The use of ground penetrating radar to map soil physical properties that control water flow pathways in alluvial soils : a thesis presented in partial fulfilment of the requirement for the degree of Master of Science in Agriculture at Massey University, Manawatu, New Zealand
Soil drainage models are vital for informing smart agricultural practices. Predicting soil drainage and zones where denitrification occurs, requires knowledge of the spatially varying subsurface features, for example soil-thickness, flow pathways, and depth to water table. Obtaining information about these features rapidly and non-invasively requires the use of geophysical techniques such as ground penetrating radar (GPR). While applications of GPR are diverse, ranging from geotechnical to archaeological investigations, to mineral and groundwater exploration, GPR has not been extensively applied in soil mapping for agricultural purposes across alluvial soils.
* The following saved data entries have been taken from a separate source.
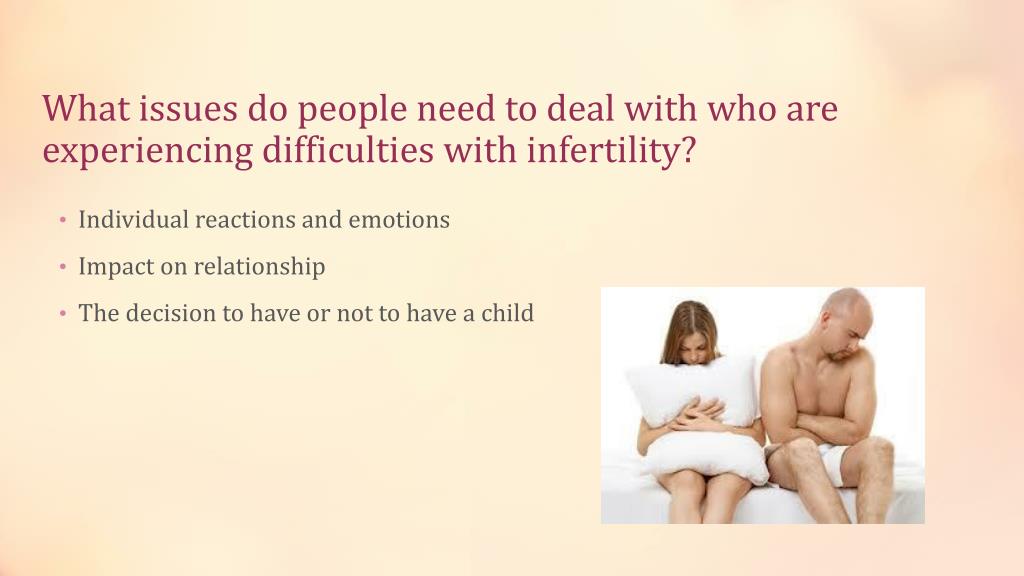 What issues do people need to deal with who are experiencing difficulties with infertility?

• Individual reactions and emotions
• Impact on relationship
• The decision to have or not to have a child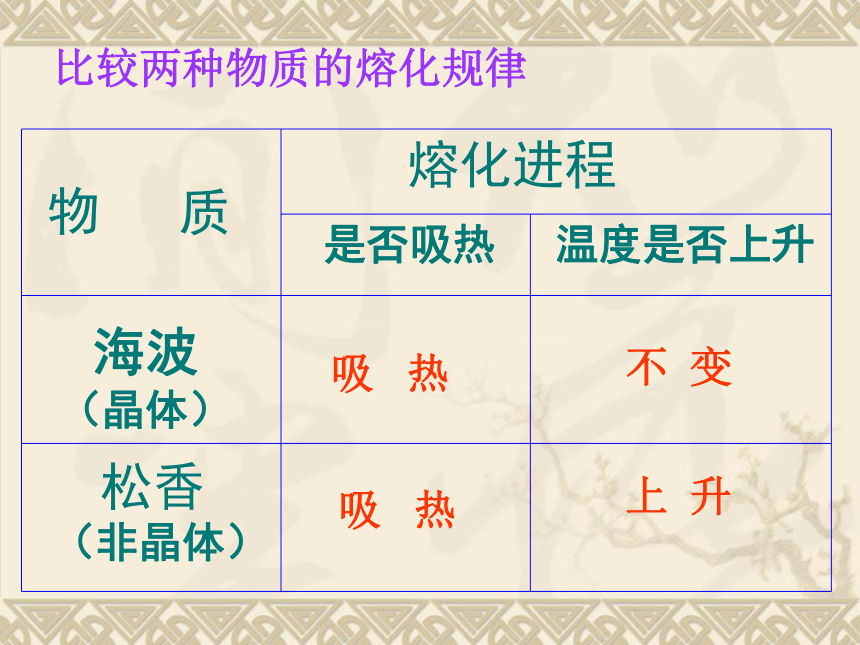 比较两种物质的熔化规律

| 物　质 | 熔化进程 | |
|---|---|---|
| | 是否吸热 | 温度是否上升 |
| 海波（晶体） | 吸　热 | 不　变 |
| 松香（非晶体） | 吸　热 | 上　升 |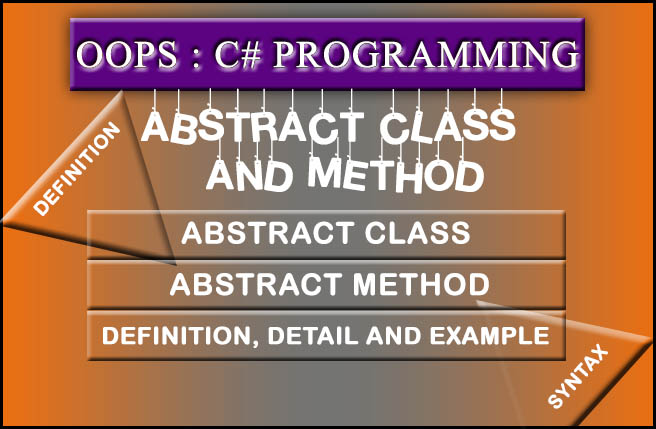 OOPS : C# PROGRAMMING

DEFINITION

ABSTRACT CLASS AND METHOD

ABSTRACT CLASS

ABSTRACT METHOD

DEFINITION, DETAIL AND EXAMPLE

SYNTAX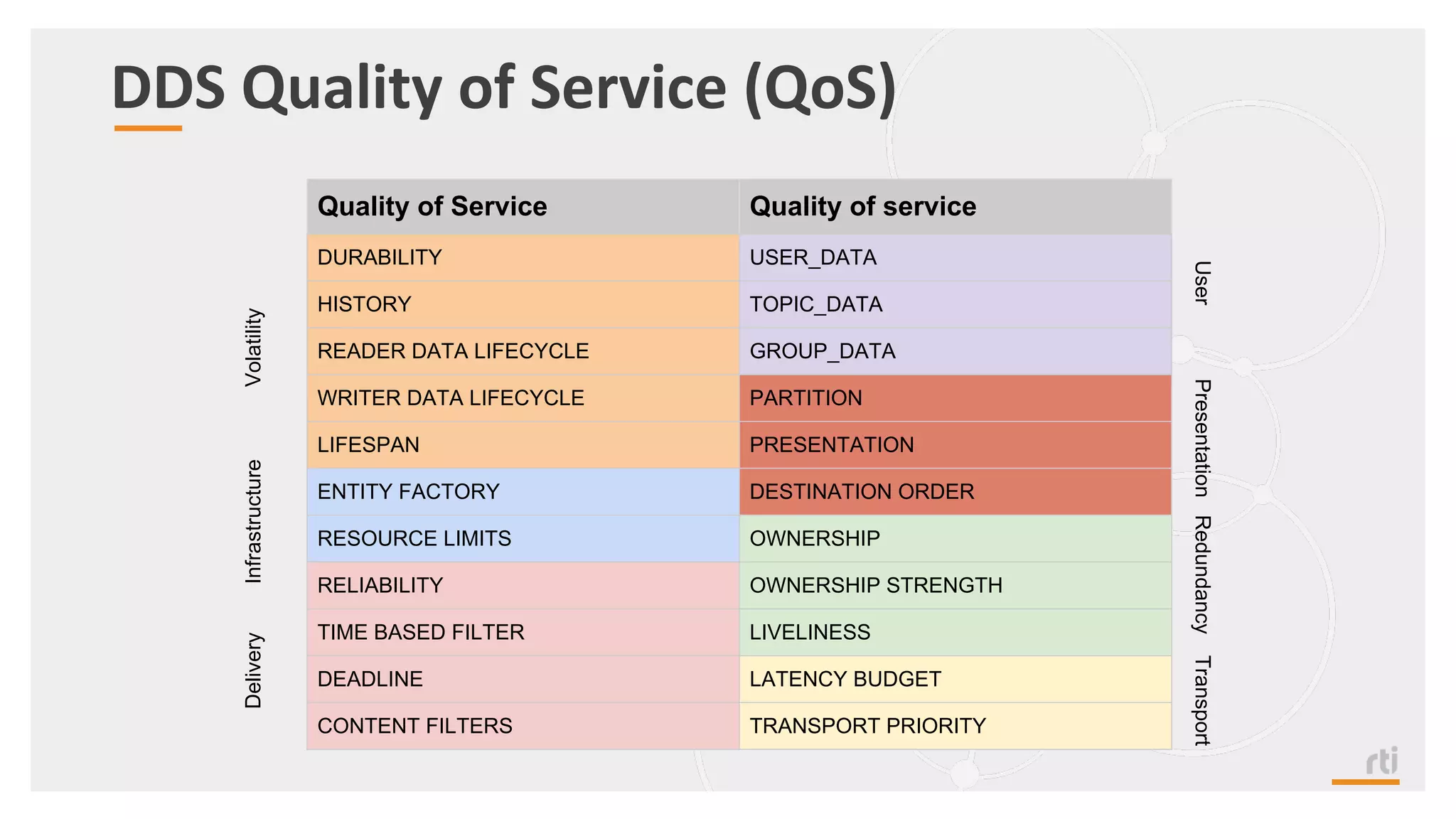 DDS Quality of Service (QoS)

Volatility

Infrastructure

Delivery

| Quality of Service | Quality of service |
|---|---|
| DURABILITY | USER_DATA |
| HISTORY | TOPIC_DATA |
| READER DATA LIFECYCLE | GROUP_DATA |
| WRITER DATA LIFECYCLE | PARTITION |
| LIFESPAN | PRESENTATION |
| ENTITY FACTORY | DESTINATION ORDER |
| RESOURCE LIMITS | OWNERSHIP |
| RELIABILITY | OWNERSHIP STRENGTH |
| TIME BASED FILTER | LIVELINESS |
| DEADLINE | LATENCY BUDGET |
| CONTENT FILTERS | TRANSPORT PRIORITY |

User

Presentation

Redundancy

Transport

rti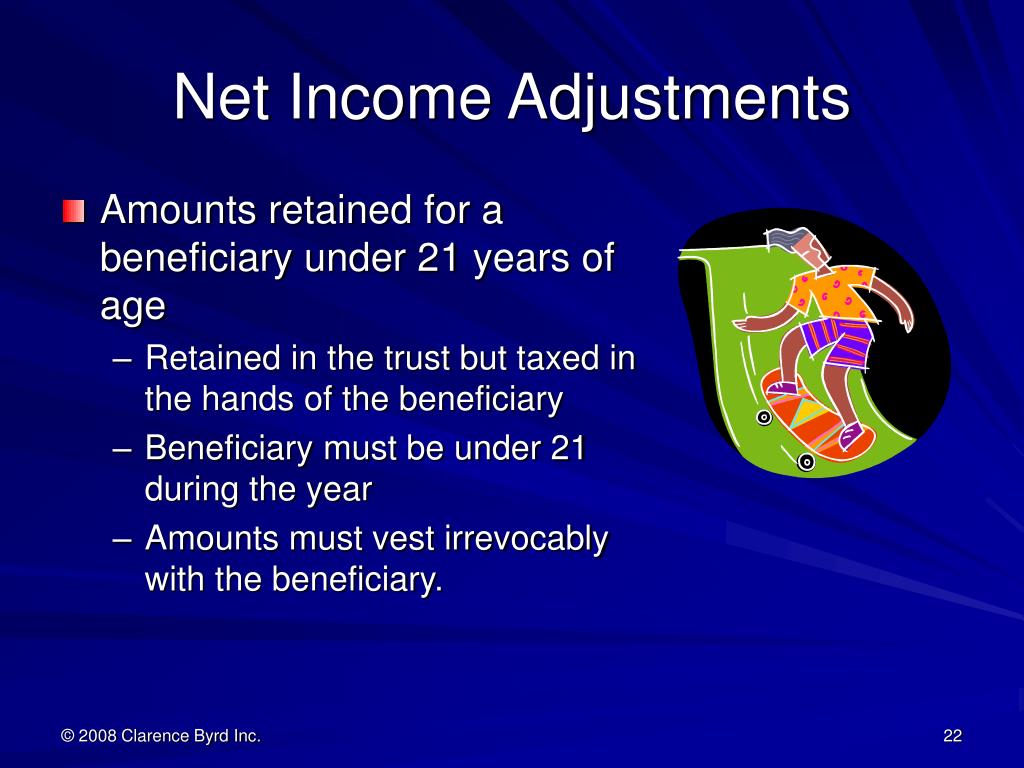 Net Income Adjustments

Amounts retained for a beneficiary under 21 years of age

– Retained in the trust but taxed in the hands of the beneficiary
– Beneficiary must be under 21 during the year
– Amounts must vest irrevocably with the beneficiary.

© 2008 Clarence Byrd Inc.

22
The potential use of GPR for identifying subsurface features, such as the depth to gravel and water table which both influence soil drainage and denitrification processes, could benefit future developments in precision agriculture. To assess applicability of GPR for this purpose, this thesis presents research conducted on the alluvial soils at Dairy 1 farm, Massey University, Palmerston North. Radargrams were collected on two 0.4 ha plots, one arable and one pasture, using 200 MHz and 100 MHz antennas, in a 2-m grid pattern. Radargrams were ground-truthed with 13 soil cores and 21 auger holes, targeting different layers detected by GPR. The soil cores were analysed for bulk density, soil moisture and particle size. Using the 200 MHz antennas, soil textural banding was identified with specific reflection configurations within individual radargrams. These were represented when a contrasting textural boundary appeared as a continuous line of two to three bands. However, finer layering features were not identified. The 100 MHz antennas were able to detect depth to water table in the pasture plot. Soil moisture conditions were identified by a change in radar wave velocity. This appeared on radargrams as a difference in depth and radargram configuration shape. The use of Slice View images compiled from radargram data, assisted with identifying potential flow pathways and the depth to the water table across the pasture plot. Validation of radargrams with soil core samples indicates that GPR can obtain meaningful results from alluvial sediments ranging from sandy loams to silt loams. The use of GPR for
delineating subsurface features in alluvial soils is a promising tool that could assist with precision agricultural practices.